Derivative of ln(3-x)

We now understand the derivative of ln(3-x). It is commonly represented as d/dx [ln(3-x)] or [ln(3-x)]', and its value is -1/(3-x). The function ln(3-x) has a clearly defined derivative, indicating it is differentiable within its domain.

The key concepts are mentioned below:

Natural Logarithm Function: ln(x) is the natural logarithm of x.

Chain Rule: Rule for differentiating composite functions, such as ln(3-x).

Derivative Formula: The formula for differentiating ln(3-x) involves the chain rule.

The derivative of ln(3-x) can be denoted as d/dx [ln(3-x)] or [ln(3-x)]'.

The formula used to differentiate ln(3-x) is: d/dx [ln(3-x)] = -1/(3-x)

The formula applies to all x where 3-x > 0, i.e., x < 3.

We can derive the derivative of ln(3-x) using proofs. To show this, we will use the rules of differentiation, particularly the chain rule. Here are the methods to prove this:

Using Chain Rule

To prove the differentiation of ln(3-x) using the chain rule: Let u = 3-x. Therefore, ln(3-x) = ln(u). The derivative of ln(u) with respect to u is 1/u. We have du/dx = -1 (since the derivative of 3-x is -1). Using the chain rule: d/dx [ln(3-x)] = d/du [ln(u)] * du/dx = (1/u) * (-1) = -1/u. Substitute u = 3-x back into the equation: d/dx [ln(3-x)] = -1/(3-x). Hence, proved.
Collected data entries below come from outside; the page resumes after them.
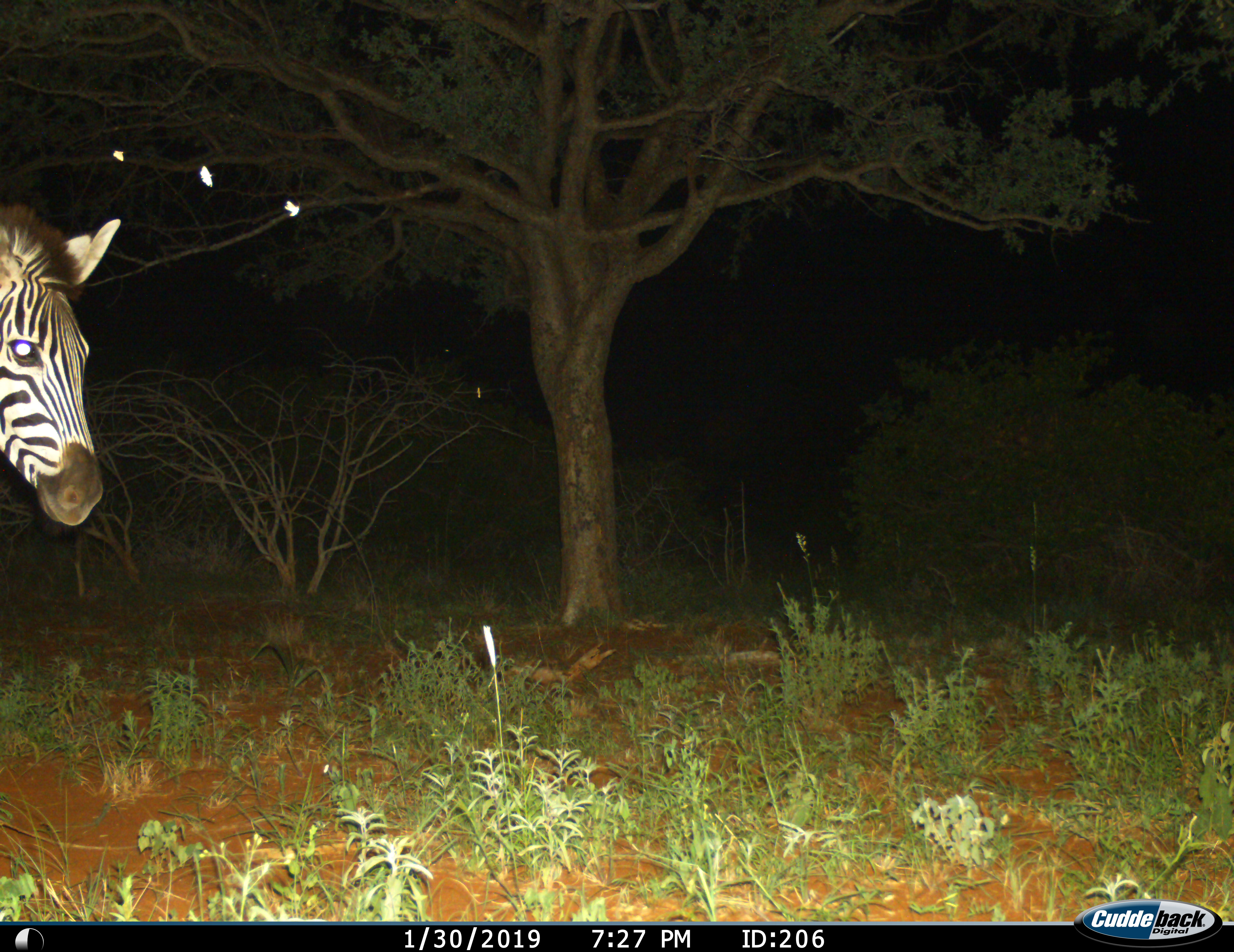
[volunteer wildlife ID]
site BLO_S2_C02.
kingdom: Animalia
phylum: Chordata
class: Mammalia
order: Perissodactyla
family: Equidae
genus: Equus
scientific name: Equus quagga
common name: plains zebra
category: zebraplains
Zebraplains (plains zebra) (Equus quagga), count 1. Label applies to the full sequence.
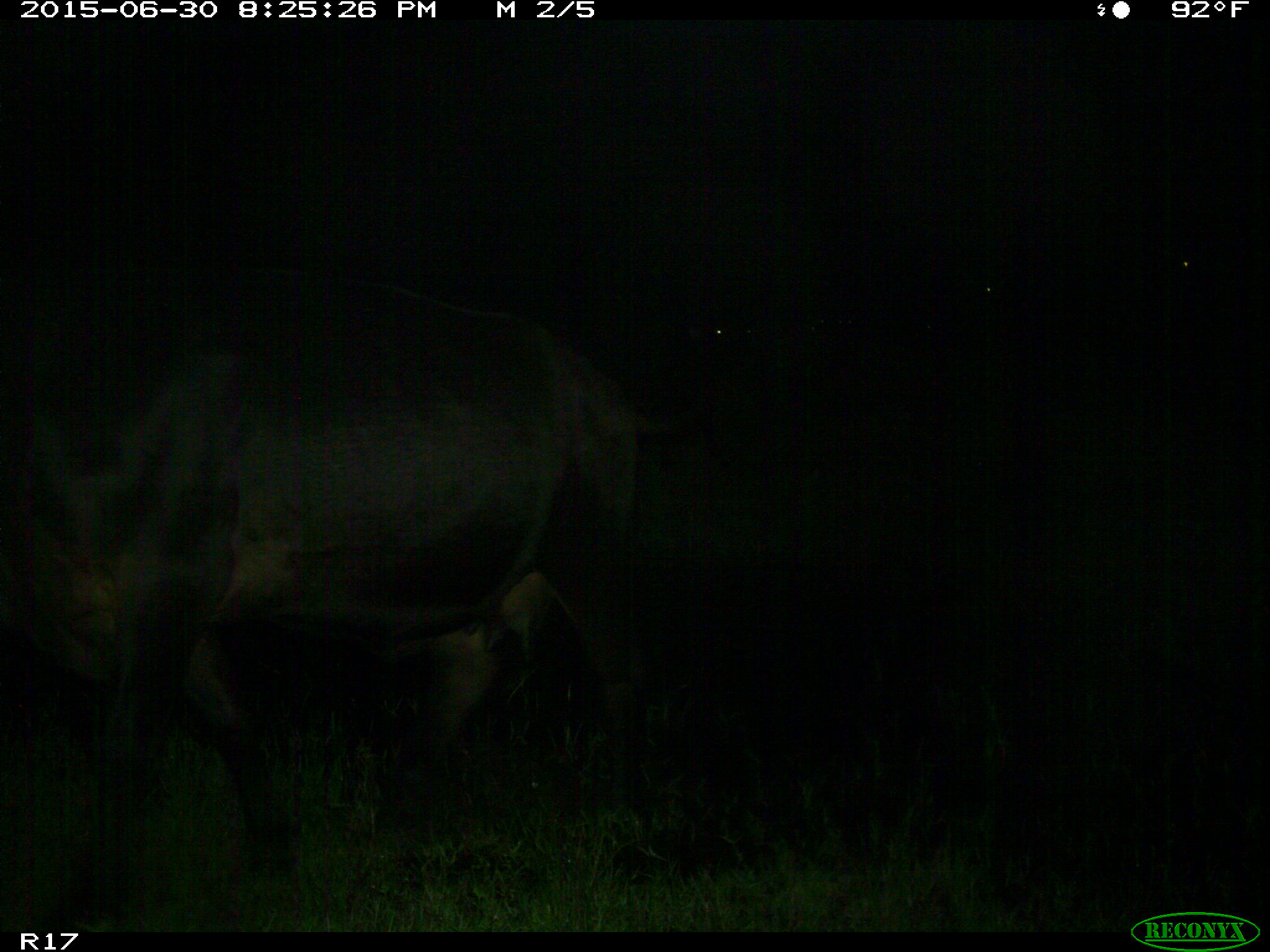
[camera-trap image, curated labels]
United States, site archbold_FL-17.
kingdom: Animalia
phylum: Chordata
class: Mammalia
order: Artiodactyla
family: Bovidae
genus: Bos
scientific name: Bos taurus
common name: domestic cow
Bos taurus (domestic cow).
When a function is differentiated several times, the derivatives obtained are referred to as higher-order derivatives. To understand them better, think of a car where the speed changes (first derivative) and the rate at which the speed changes (second derivative) also changes. Higher-order derivatives make it easier to understand functions like ln(3-x).

For the first derivative of a function, we write f′(x), which indicates how the function changes or its slope at a certain point. The second derivative is derived from the first derivative, which is denoted using f′′(x). Similarly, the third derivative, f′′′(x), is the result of the second derivative and this pattern continues.

For the nth Derivative of ln(3-x), we generally use fⁿ(x) for the nth derivative of a function f(x) which tells us the change in the rate of change.

When x approaches 3, the derivative is undefined because ln(3-x) becomes undefined there. When x is 0, the derivative of ln(3-x) is -1/3.

• Derivative: The derivative of a function indicates how the given function changes in response to a slight change in x.

• Natural Logarithm: The natural logarithm is the logarithm to the base e, where e is an irrational and transcendental constant approximately equal to 2.718281828459.

• Chain Rule: A rule for differentiating compositions of functions, where the derivative of the composition is the derivative of the outer function evaluated at the inner function times the derivative of the inner function.

• Quotient Rule: A formula for finding the derivative of a quotient of two functions.

• Domain: The set of input values (x-values) for which a function is defined.